→ **DIRECTIVES**:
**A.** According to the passage on the 1963 Mississippi State Bulldogs football team, what was the temperature during their Liberty Bowl game?
**B.** Using the passage on the 1963 Mississippi State Bulldogs football team, explain why Paul Davis was named SEC Coach of the Year.

→ **PASSAGE TO READ**:
Liberty Bowl champion

Liberty Bowl, W 16–12 vs. NC State
- Conference: Southeastern Conference

Ranking
- Coaches: No. 11
- Record: 7–2–2 (4–1–2 SEC)
- Head coach: Paul E. Davis (2nd season);
- Home stadium: Scott Field Mississippi Veterans Memorial Stadium

= 1963 Mississippi State Bulldogs football team =

American college football season

The 1963 Mississippi State Bulldogs football team represented Mississippi State University during the 1963 NCAA University Division football season. Although the Bulldogs were picked to come in last in the SEC in the preseason, they finished 4-1-2 in the conference and qualified for the Liberty Bowl, the first nationally televised game in school history. The Liberty Bowl, played in 15-degree weather, was described by longtime radio broadcaster Jack Cristil as "colder than a pawnbroker's heart." Head coach Paul Davis was named SEC Coach of the Year in honor of the team's surprise success.

→ **ROWS**:
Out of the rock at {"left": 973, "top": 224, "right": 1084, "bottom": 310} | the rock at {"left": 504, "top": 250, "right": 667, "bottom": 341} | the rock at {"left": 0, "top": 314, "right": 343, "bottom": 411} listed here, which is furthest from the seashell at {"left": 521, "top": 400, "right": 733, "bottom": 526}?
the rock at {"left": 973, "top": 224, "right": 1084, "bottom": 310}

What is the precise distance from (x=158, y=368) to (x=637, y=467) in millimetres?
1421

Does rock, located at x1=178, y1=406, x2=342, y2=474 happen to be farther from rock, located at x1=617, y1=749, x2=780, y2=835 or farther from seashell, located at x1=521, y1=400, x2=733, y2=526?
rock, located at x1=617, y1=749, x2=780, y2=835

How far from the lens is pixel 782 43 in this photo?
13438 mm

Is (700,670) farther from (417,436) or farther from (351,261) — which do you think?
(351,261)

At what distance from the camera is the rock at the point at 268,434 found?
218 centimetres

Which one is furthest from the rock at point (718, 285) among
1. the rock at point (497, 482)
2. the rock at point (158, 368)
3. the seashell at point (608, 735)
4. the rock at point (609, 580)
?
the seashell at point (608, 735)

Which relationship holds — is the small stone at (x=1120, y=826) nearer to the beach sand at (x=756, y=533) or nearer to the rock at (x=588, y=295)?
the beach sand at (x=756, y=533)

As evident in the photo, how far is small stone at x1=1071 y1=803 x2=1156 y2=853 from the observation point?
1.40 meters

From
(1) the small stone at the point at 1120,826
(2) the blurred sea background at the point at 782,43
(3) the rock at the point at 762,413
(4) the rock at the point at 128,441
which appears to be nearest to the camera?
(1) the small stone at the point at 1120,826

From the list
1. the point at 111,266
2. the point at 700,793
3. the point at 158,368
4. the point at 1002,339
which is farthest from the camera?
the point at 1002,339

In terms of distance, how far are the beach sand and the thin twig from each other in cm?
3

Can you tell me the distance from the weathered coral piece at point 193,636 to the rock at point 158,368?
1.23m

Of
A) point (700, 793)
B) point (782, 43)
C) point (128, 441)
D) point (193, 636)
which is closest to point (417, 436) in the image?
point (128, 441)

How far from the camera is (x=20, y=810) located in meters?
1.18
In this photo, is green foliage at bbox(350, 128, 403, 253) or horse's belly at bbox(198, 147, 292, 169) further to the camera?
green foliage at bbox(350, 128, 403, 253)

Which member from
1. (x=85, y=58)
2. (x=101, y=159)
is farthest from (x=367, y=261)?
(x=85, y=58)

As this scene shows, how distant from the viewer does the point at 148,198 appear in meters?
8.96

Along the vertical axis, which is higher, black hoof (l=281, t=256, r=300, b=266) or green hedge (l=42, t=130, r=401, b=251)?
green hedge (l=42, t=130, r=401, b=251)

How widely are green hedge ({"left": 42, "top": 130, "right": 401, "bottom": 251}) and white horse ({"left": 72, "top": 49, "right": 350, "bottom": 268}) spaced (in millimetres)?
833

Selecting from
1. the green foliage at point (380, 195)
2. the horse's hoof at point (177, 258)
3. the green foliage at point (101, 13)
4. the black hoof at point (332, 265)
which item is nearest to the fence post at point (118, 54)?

→ **WORKED ANSWERS**:
**A.** It was played in 15-degree weather.

**B.** He received the honor because of the team's surprise success. The Bulldogs were picked to finish last in the SEC before the season, yet they went 4-1-2 in the conference and qualified for the Liberty Bowl.